FlatPress Admin Area admin.entry.list.php cross site scripting

Vulnerability

The vulnerability is a stored cross-site scripting (XSS) issue in FlatPress, affecting the file admin/panels/entry/admin.entry.list.php in the Admin Area. An attacker can inject malicious scripts into the entry list page via unsanitized user-controlled parameters. The issue is present in versions prior to the fix introduced by commit 229752b51025e678370298284d42f8ebb231f67f [1], [2].

Exploitation

An attacker with remote network access can craft a request containing malicious JavaScript code in the $_SERVER['PHP_SELF'] variable (formtarget) or other parameters such as entry, m, or y. No authentication is required to reach the vulnerable admin panel if the attacker can trick an admin user into visiting a crafted URL, or if the application is configured in a way that exposes the admin area without authentication.
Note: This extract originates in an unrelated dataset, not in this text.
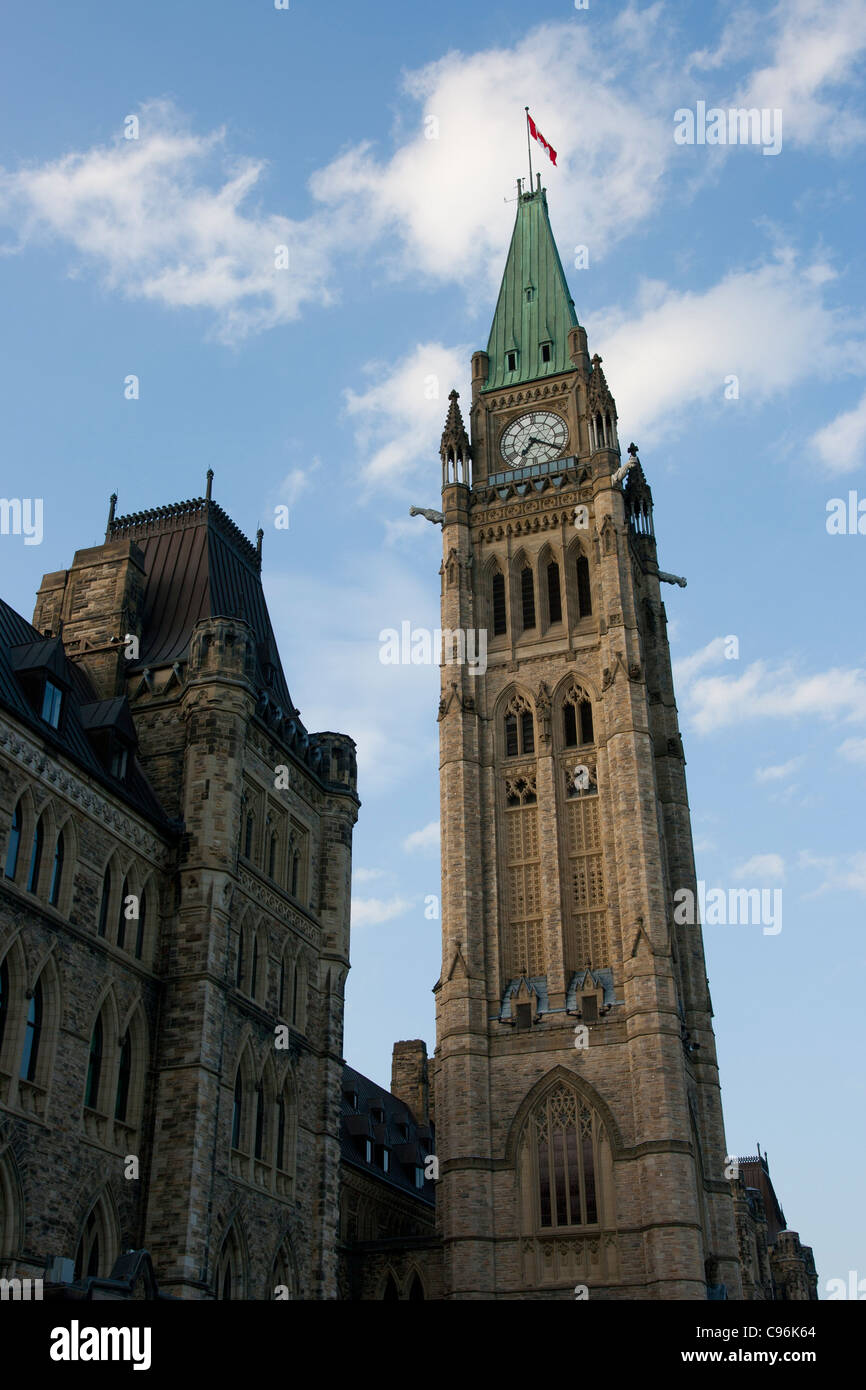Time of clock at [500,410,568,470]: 7:20
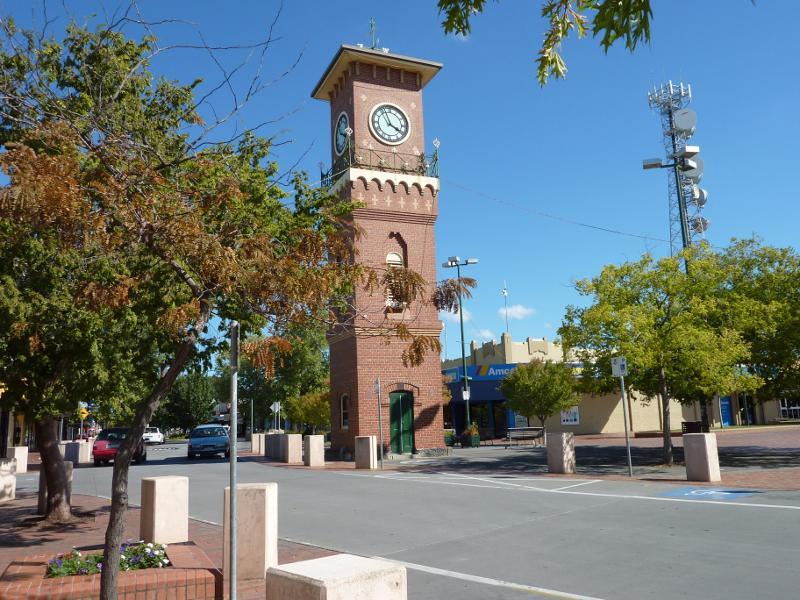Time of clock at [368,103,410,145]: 3:56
The attack is initiated remotely via HTTP requests [1], [2].

Impact

Successful exploitation allows the attacker to execute arbitrary JavaScript in the context of an administrator's browser session. This could lead to unauthorized actions, data theft (e.g., session cookies), or defacement of the admin interface. The impact is limited to the privileges of the admin user who is tricked into viewing the malicious input [1].

Mitigation

The patch commit 229752b51025e678370298284d42f8ebb231f67f (released on or before 2022-12-28) fixes the vulnerability by sanitizing user input using strip_tags() on $_SERVER['PHP_SELF'] and properly handling request parameters. Users should update FlatPress to a version that includes this commit. No workaround is detailed in the references [2].